摘要:目的:建立猴耳环多酚的改良型双水相萃取体系。方法:以猴耳环多酚含量、提取效率和分配系数为指标,采用单因素实验筛选双水相萃取体系的料液比、乙醇质量分数和超声时间。制备猴耳环不同极性部位的双水相萃取液,以多酚含量和抗氧化活性[1,1-二苯基-2-三硝基苯肼(DPPH)、2,2′-联氨-双(3-乙基苯并噻唑-6-磺酸)二铵盐(ABTS)的半数抑制浓度(IC50)]为指标,结合多酚类成分与抗氧化活性的灰色关联度分析,筛选改良剂。考察含不同质量分数(0~90%)改良剂的改良型双水相萃取体系对猴耳环多酚提取的影响,并与传统提取工艺(超声提取和加热回流提取)进行比较。结果:最优双水相萃取体系为料液比1∶45,乙醇质量分数40%,硫酸铵质量分数11%,室温下超声提取20min。3次验证实验中,猴耳环多酚含量、提取效率和分配系数分别为(28.35±1.01)%(RSD=3.56%,n=3)、(98.87±0.19)%(RSD=0.19%,n=3)和13.25±0.71(RSD=5.39%,n=3)。改良剂为乙酸乙酯。当乙酸乙酯-乙醇混合溶液中乙酸乙酯的质量分数为70%时,改良型双水相萃取体系提取所得萃取物中多酚含量和抗氧化活性与超声提取、加热回流提取比较差异均无统计学意义(P>0.05),但得率和转移率均显著高于超声提取、加热回流提取(P<0.05)。结论:成功建立提取得率和转移率优于传统提取方法的改良型双水相萃取体系,可一步提取猴耳环多酚。

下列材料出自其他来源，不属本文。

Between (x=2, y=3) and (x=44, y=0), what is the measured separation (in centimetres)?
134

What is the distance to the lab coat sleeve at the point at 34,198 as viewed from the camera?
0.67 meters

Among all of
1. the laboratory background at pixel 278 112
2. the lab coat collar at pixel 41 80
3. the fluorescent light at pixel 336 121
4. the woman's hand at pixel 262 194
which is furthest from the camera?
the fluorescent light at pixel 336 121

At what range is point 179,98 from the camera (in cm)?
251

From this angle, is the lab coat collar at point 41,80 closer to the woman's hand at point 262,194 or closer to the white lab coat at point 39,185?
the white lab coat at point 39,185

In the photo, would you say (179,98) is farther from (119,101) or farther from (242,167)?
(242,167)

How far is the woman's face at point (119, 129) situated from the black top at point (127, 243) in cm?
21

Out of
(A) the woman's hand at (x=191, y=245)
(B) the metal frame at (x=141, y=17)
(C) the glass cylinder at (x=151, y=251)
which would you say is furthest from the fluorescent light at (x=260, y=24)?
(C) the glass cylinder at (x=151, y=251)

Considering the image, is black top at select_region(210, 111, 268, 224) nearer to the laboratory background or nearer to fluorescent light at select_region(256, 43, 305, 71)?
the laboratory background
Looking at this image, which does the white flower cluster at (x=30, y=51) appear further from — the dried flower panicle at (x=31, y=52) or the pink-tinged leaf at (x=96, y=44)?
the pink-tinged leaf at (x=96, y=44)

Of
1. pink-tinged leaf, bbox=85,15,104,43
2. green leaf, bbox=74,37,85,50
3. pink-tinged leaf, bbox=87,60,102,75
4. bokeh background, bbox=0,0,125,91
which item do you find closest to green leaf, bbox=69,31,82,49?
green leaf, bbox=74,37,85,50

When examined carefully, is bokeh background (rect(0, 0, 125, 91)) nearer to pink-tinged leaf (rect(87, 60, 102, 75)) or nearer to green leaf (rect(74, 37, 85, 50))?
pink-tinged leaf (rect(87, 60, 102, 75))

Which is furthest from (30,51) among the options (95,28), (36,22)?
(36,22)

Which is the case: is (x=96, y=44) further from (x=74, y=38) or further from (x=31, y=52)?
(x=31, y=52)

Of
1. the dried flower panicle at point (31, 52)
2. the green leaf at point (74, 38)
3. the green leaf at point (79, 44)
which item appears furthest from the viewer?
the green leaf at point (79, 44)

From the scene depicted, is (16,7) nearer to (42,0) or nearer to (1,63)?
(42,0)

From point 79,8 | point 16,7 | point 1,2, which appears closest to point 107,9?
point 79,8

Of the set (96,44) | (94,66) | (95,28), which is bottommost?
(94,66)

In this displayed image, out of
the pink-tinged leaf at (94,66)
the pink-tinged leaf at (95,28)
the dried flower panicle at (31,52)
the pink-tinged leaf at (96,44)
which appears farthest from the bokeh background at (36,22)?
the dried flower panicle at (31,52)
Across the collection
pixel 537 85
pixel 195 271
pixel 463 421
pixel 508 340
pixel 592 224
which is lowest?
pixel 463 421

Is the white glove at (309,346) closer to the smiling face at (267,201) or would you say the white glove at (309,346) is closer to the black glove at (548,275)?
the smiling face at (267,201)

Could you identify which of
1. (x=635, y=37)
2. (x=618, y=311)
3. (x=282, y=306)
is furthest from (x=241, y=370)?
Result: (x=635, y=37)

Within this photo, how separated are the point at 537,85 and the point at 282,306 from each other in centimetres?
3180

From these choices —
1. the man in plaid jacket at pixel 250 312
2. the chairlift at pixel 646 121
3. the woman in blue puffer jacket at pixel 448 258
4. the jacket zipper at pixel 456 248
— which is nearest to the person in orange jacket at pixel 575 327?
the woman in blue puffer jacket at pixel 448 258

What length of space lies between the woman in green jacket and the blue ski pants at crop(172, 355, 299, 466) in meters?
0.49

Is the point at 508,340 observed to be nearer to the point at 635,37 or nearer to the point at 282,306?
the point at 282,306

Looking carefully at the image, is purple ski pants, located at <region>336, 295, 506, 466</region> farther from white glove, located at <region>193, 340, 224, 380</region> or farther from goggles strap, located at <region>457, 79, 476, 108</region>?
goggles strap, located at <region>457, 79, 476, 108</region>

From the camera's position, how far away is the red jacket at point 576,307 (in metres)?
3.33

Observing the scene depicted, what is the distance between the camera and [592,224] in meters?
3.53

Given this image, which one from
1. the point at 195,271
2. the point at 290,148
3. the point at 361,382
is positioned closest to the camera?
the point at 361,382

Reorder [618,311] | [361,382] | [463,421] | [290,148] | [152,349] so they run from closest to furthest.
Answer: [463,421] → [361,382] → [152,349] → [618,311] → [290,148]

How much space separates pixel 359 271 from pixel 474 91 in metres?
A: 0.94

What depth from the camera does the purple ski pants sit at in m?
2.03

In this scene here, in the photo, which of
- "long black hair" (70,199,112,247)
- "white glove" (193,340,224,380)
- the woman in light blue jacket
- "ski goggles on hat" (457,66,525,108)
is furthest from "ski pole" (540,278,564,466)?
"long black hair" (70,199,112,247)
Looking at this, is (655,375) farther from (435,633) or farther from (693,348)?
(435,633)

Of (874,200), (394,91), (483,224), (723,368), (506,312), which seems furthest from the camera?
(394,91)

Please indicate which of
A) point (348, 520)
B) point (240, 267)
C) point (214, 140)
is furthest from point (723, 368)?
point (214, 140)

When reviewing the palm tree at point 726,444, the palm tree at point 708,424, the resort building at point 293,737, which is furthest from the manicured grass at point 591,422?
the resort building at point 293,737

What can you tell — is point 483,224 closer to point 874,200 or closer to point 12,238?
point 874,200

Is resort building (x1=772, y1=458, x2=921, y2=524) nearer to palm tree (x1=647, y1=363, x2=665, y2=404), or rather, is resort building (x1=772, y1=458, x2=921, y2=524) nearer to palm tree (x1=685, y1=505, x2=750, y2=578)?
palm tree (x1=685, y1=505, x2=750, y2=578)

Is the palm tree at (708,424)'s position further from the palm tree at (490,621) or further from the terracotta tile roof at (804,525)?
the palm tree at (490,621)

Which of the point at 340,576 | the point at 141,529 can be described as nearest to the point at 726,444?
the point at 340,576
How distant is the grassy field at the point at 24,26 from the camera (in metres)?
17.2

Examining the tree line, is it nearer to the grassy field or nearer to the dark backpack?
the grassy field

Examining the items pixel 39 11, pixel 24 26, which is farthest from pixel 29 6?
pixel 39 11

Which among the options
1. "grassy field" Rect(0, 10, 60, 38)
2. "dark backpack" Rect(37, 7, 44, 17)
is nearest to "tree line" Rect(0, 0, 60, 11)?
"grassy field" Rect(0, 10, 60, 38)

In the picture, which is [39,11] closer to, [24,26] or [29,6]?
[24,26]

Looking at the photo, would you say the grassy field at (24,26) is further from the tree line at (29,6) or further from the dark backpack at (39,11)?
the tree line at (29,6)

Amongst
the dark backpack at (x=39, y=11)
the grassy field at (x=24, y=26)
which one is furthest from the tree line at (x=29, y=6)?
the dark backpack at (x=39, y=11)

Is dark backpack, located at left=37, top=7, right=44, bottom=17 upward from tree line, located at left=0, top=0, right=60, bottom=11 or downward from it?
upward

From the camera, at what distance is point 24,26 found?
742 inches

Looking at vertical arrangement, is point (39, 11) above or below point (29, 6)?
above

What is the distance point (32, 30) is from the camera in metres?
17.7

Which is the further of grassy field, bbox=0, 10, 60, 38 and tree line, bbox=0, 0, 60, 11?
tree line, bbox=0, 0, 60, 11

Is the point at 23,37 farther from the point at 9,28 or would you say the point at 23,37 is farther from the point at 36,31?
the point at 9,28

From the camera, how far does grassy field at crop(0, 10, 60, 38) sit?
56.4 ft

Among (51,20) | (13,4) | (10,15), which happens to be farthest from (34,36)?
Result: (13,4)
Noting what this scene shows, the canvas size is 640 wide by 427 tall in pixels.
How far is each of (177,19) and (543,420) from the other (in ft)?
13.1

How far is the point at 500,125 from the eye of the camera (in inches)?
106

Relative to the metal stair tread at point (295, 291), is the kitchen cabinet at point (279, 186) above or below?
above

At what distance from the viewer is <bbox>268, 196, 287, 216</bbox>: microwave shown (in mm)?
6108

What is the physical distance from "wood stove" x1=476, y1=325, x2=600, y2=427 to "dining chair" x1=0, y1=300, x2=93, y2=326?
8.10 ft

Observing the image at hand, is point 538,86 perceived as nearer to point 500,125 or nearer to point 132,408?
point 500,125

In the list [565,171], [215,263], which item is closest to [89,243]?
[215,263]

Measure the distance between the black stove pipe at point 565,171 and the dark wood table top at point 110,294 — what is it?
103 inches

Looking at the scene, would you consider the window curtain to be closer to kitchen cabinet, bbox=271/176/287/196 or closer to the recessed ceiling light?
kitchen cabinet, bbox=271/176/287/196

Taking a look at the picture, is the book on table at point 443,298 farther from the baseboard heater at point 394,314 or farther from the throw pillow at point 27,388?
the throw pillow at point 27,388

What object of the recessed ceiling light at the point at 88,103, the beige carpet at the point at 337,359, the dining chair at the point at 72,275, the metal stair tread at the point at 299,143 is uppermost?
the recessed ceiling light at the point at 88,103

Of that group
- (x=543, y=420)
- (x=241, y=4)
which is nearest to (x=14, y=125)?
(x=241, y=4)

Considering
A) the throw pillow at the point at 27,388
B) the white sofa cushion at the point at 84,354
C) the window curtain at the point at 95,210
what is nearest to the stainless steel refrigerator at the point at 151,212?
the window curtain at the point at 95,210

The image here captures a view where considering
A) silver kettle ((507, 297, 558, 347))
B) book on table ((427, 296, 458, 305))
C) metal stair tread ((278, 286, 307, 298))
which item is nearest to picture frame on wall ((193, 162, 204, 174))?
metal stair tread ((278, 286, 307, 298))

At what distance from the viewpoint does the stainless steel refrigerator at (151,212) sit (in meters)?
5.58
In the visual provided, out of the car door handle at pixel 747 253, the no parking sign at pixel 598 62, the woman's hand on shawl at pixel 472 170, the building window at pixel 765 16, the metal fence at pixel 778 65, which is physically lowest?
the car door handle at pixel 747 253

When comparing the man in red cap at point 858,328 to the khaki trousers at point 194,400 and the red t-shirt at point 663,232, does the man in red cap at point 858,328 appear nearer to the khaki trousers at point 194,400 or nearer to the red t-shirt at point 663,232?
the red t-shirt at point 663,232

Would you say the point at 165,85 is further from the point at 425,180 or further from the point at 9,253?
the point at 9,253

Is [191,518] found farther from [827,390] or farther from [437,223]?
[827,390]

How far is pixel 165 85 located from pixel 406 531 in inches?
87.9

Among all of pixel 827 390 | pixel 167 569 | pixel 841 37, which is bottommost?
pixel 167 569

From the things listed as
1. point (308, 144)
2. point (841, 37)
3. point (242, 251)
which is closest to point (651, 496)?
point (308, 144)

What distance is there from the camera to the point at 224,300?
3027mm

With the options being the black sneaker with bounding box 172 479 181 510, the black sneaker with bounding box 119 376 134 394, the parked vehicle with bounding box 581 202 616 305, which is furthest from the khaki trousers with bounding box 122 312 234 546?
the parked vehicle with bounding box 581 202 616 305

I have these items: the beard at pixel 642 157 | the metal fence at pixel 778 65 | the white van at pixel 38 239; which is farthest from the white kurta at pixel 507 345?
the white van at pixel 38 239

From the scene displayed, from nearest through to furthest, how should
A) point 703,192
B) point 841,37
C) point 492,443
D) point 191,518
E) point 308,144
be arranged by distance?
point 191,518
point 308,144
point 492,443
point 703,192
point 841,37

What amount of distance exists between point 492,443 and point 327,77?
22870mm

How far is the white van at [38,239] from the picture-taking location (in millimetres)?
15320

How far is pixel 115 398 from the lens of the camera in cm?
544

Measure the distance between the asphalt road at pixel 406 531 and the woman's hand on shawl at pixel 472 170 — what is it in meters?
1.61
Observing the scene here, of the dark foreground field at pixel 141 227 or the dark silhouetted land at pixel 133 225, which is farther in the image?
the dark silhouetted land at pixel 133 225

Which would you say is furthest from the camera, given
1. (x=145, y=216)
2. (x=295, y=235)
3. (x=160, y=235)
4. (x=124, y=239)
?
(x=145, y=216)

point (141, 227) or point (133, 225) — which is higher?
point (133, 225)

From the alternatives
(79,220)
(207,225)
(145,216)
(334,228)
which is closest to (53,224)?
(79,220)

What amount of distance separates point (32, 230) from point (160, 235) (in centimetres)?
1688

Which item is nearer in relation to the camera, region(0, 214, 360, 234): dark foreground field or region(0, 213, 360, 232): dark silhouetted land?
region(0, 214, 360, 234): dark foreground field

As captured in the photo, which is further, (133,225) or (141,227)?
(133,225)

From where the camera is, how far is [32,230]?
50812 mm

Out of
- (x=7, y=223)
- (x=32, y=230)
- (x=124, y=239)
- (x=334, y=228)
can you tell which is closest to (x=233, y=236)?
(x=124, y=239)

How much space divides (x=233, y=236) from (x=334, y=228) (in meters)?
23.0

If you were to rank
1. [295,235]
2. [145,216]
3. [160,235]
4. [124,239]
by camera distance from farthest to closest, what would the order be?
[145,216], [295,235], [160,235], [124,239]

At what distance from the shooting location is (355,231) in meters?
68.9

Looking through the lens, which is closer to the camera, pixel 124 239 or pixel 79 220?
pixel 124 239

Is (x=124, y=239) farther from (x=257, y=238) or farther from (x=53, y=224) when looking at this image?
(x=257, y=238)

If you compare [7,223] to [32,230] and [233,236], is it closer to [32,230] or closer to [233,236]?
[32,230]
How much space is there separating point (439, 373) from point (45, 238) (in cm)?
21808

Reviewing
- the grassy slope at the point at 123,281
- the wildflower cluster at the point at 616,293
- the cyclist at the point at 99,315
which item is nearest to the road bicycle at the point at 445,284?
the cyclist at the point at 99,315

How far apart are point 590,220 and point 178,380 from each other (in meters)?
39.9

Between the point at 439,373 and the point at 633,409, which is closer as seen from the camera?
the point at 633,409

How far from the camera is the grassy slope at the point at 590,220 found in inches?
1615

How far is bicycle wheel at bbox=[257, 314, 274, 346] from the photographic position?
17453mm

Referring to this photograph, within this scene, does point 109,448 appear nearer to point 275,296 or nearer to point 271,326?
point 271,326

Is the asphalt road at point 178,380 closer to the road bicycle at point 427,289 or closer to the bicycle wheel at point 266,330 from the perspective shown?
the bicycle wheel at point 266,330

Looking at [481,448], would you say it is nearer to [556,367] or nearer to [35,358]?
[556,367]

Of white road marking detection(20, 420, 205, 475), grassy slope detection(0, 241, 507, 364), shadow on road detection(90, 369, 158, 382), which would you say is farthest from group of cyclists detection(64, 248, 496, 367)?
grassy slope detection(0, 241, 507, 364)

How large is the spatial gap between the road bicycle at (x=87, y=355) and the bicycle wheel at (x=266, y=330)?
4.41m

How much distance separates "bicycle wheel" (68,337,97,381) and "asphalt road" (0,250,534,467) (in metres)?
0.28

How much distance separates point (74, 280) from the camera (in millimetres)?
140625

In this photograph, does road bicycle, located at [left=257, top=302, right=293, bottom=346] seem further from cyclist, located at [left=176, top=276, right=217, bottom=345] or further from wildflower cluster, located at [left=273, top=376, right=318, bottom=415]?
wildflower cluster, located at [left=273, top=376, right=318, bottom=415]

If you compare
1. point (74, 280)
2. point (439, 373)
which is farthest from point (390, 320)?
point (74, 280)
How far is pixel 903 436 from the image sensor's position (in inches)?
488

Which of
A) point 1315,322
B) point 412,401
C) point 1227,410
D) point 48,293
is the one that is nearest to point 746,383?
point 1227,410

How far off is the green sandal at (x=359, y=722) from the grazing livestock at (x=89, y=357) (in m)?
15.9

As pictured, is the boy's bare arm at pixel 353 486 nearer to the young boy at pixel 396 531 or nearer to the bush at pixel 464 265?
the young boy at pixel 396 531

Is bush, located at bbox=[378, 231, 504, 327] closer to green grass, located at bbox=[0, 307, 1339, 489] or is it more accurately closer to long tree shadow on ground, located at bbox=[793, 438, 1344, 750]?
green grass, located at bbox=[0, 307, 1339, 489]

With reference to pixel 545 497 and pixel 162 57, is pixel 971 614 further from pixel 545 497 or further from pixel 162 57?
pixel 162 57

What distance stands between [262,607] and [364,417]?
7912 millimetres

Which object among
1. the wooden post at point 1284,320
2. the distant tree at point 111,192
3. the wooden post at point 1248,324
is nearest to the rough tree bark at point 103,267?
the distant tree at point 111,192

猴耳环Archidendronclypearia(Jack)Benth为含羞草科猴耳环属植物,主要分布在广东、海南、广西、湖南等地,是我国南方的特色中药材,具有清热解毒、凉血消肿、止泻、去湿敛疮的功效[1]。猴耳环的主要活性成分有黄酮类、黄烷类和有机酚酸类等多酚物质,具有抗炎、抗菌、抗病毒、降血糖等作用。
多酚提取方法包括溶剂回流/超声提取法、酶提取法、超临界流体萃取法等[7,8,9],这些方法存在提取率低、设备昂贵等缺点[7,8,9]。双水相萃取是利用物质在两相中分配系数的差异进行分离提取的方法,其中醇-盐双水相体系(如乙醇-硫酸铵)因其成本低、生物相容性好、条件温和、配制简单等优点,在生物提取、天然产物分离等方面的应用日益广泛[10,11]。乙醇-硫酸铵双水相萃取是利用乙醇和硫酸铵共同竞争水,从而使乙醇在水中的溶解度降低而导致分层,其中上相是含硫酸铵的乙醇溶液,下相是含乙醇的硫酸铵溶液。上相富含乙醇,有利于有效成分从药材中溶出释放,而大极性杂质则转移至下相(水相)。但这一提取方法会在分离提取的同时引入硫酸铵,因此有必要对双水相萃取体系进行改良。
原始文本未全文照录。